Às vezes cometemos erros em nossas vidas sem nos darmos conta dos males que podemos fazer com nossa falta de consciência. Um minuto é suficiente para fazer ruir qualquer alicerce, pode facilmente pôr abaixo qualquer edifício, independente de seu tamanho, seja pequeno ou absurdamente imenso. Falhas, o homem é cheio de falhas. Umas menores, completamente aceitáveis na sociedade; outras, de tão escabrosas, são motivo de condenação por um pequeno grupo, por uma pessoa apenas, não importa, pois a pena ao erro é sempre medida na proporção da dor que causa.
Não cometi um erro apenas. Ontem eu cometi o erro da minha vida. Estupidamente pus toda a felicidade que um dia tive à lona. Deixei triste aquela que me faz sorrir. Transformei um sonho lindo em um pesadelo mortal. Quando eu disse ao telefone “acabou”, pode ter doído nela, mas foi meu peito que sangrou. Quando eu disse “acabou”, as lágrimas escorreram em seus olhos, mas foram os meus que queimaram em brasas. Quando eu disse “acabou”, seu peito bateu descompassado, mas o meu parou. Cometi o erro derradeiro de uma vida errada. sem pensar no que fazia findei o que me motivava. Quis tirar de mim a bondade e fiquei com a agonia. O que fazer agora? Que trágico destino terei eu a partir de hoje. Como terei uma vida inteira sem ela se apenas um minuto é insuportável? Como irei respirar se ela é o meu ar?

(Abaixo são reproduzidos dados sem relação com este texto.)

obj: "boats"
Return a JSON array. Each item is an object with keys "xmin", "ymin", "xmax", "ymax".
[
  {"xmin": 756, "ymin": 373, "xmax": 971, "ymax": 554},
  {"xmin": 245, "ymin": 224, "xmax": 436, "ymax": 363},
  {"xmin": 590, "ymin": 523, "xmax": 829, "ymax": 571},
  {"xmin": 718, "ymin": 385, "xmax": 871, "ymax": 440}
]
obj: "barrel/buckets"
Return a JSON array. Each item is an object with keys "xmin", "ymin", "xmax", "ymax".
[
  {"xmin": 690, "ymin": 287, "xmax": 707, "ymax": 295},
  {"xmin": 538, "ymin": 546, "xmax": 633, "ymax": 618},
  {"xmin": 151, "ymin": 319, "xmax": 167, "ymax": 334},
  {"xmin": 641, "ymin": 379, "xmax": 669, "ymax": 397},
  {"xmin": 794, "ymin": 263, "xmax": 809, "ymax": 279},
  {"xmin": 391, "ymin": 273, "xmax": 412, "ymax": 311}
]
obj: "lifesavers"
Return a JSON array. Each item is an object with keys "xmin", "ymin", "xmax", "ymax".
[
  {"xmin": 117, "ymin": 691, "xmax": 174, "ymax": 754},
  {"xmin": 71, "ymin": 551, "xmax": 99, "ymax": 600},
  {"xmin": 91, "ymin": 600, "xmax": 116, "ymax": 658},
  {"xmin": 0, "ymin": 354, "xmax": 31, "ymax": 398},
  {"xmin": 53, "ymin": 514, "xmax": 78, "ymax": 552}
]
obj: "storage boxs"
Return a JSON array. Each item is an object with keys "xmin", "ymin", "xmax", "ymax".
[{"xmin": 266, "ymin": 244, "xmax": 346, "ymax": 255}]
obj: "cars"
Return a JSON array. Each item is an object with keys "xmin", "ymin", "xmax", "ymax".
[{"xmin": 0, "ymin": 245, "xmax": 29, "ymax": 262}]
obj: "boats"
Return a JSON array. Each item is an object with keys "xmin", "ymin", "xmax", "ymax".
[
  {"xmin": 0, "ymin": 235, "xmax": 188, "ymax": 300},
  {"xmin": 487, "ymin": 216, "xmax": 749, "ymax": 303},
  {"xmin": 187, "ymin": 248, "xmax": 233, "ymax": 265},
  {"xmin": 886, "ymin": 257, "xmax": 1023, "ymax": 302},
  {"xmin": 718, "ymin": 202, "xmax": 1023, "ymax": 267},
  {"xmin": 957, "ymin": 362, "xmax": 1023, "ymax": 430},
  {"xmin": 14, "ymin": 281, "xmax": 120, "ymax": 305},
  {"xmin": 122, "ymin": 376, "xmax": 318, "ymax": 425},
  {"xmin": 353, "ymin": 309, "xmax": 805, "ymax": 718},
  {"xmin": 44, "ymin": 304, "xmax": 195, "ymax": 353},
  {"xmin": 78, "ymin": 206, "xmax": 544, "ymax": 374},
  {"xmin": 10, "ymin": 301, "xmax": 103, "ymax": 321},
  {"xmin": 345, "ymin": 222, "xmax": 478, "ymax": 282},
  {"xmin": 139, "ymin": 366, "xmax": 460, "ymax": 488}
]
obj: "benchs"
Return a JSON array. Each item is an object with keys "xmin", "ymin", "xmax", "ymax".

As conseqüências de atos malfadados derrubam até mesmo os colossos, e eles, seres gigantescos, têm a queda maior e mais sentida do que as pequenas formigas quando desabam de vários metros de altura. Minha queda é descomunal, sem pára-quedas ou cama amortecedora. Vôo em direção ao chão como um pássaro morto, em alta velocidade; ou ainda, como um imbecil que assiste à lutas na tevê e pensa que pode derrotar um Acelino Popó em um combate, o preço da audácia é a lona. Cá estou eu a ouvir o juiz fazer a contagem regressiva. Em minha cabeça sua voz pausada anuncia os números como se estivesse dentro do olho do furacão, tudo é dissonante.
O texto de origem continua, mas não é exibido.